21 Oct 2016

The playground with no parents and no rules

From Afternoons, 1:26 pm on 21 October 2016
Mike Lanza at his front yard picnic table, surrounded by his family: from left, Marco (7), Leo (2), wife Perla Ni, and Nico (4).

Mike Lanza at his front yard picnic table, surrounded by his family: from left, Marco (7), Leo (2), wife Perla Ni, and Nico (4). Photo: playborhood.com

It's called the playborhood - and it's an anti-helicopter parent's plea to allow kids to take risks without any supervision.

Mike Lanza built the playborhood in his yard in California for his three boys and he welcomes kids from all over the neighbourhood.
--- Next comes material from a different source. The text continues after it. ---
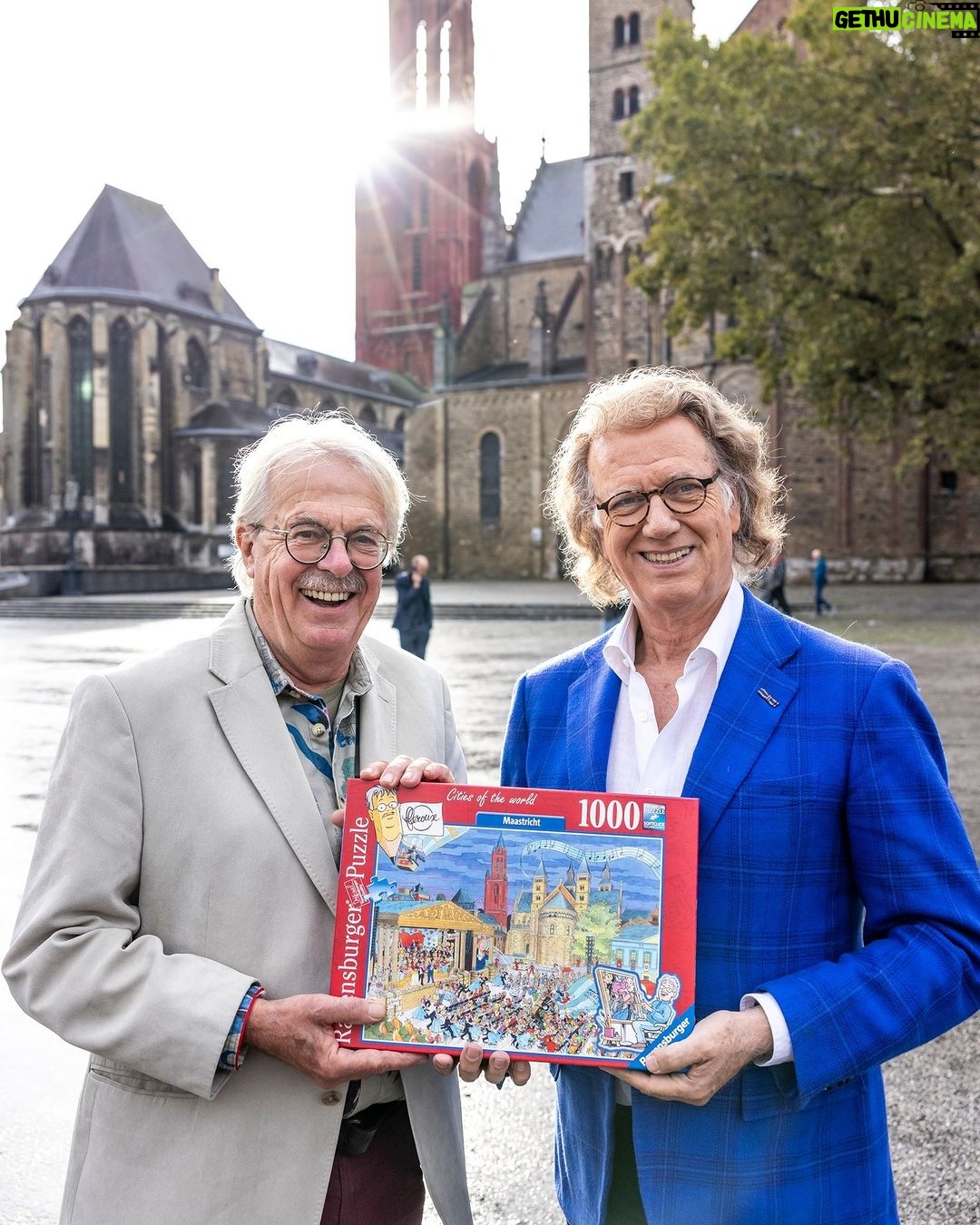 André Rieu Instagram - With the help of André, Dutch artist Frans Le Roux created an amazing puzzle of the Vrijthof 🎻✨🧩 Now available at shop.andrerieu.com (Link in bio) Unveil the enchantment of André's Maastricht concert in puzzle form and relive the magic of Maastricht piece by piece! #music #classicalmusic #violin #andrerieu #rieu #concert #livemusic #orchestra #stradivarius #stradivari #violinist #viola #violin🎻 #🎻#maastricht #vrijthof #jigsaw #jigsawpuzzle #puzzle #jigsawpuzzles #ravensburger @ravensburgerglobal @ravensburger.fr @ravensburger.de @ravensburgerna @ravensburgernl #fransleroux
But not everyone is so keen on the idea.

Mike says because today’s kids don’t roam the streets unsupervised like they used to it’s important they have options for outside play as close as possible.

“If you don’t have something really appealing for them right outside of their front door, they may not venture outside and they stay inside and watch screens.”

The playborhood is Mike’s yard has a play river, a 35-foot whiteboard along one fence, mosaics, skateboard ramps, an in-ground trampoline, a zip-line and a ‘less-safe’ two-storey playhouse.

He says people are welcome to come and use their yard without even knocking on the door.

Some neighbours have become “groupies”, coming almost every day. Some are “in the middle” and come occasionally. And then there are those who don’t want loud playing kids around. He says this is particularly people who don’t have children themselves.

Playborhood sign

Mike says independent play is how kids learn their limits and capabilities. He gives the example of his “naturally cautious” 12 year old son who learnt to push himself as he taught himself to do backflips and front flips on the trampoline.

“If they’re out there every day, if they’re out there very often, they learn how to take little risks and push up the level of difficulty a little bit at a time.”

What Mike describes as the “epidemic of depression” in young people in the states has an important link with lack of play, he says. Today’s children are too moulded and motivated by external forces.

“Kids are not learning how to trust themselves, how to take control of their own lives, do things that they want to do.

He sees the explosion of sophisticated and interesting indoor activities for kids as part of the problem.

“They have amazing video games, they have the internet, they have television with hundreds of channels, whereas we had three when I was a kid.”

At the same time society has gotten a little crazy about stranger danger and safety, he says.

“Yes, there are dangers out there in the world, but really we have to balance our concern about danger with concern that kids will have drab, boring lives. I think the pendulum has swung too far in the direction of safety.”

Mike Lanza is author of the book Playborhood: Turn Your Neighborhood Into a Place for Play and blogs at playborhood.com.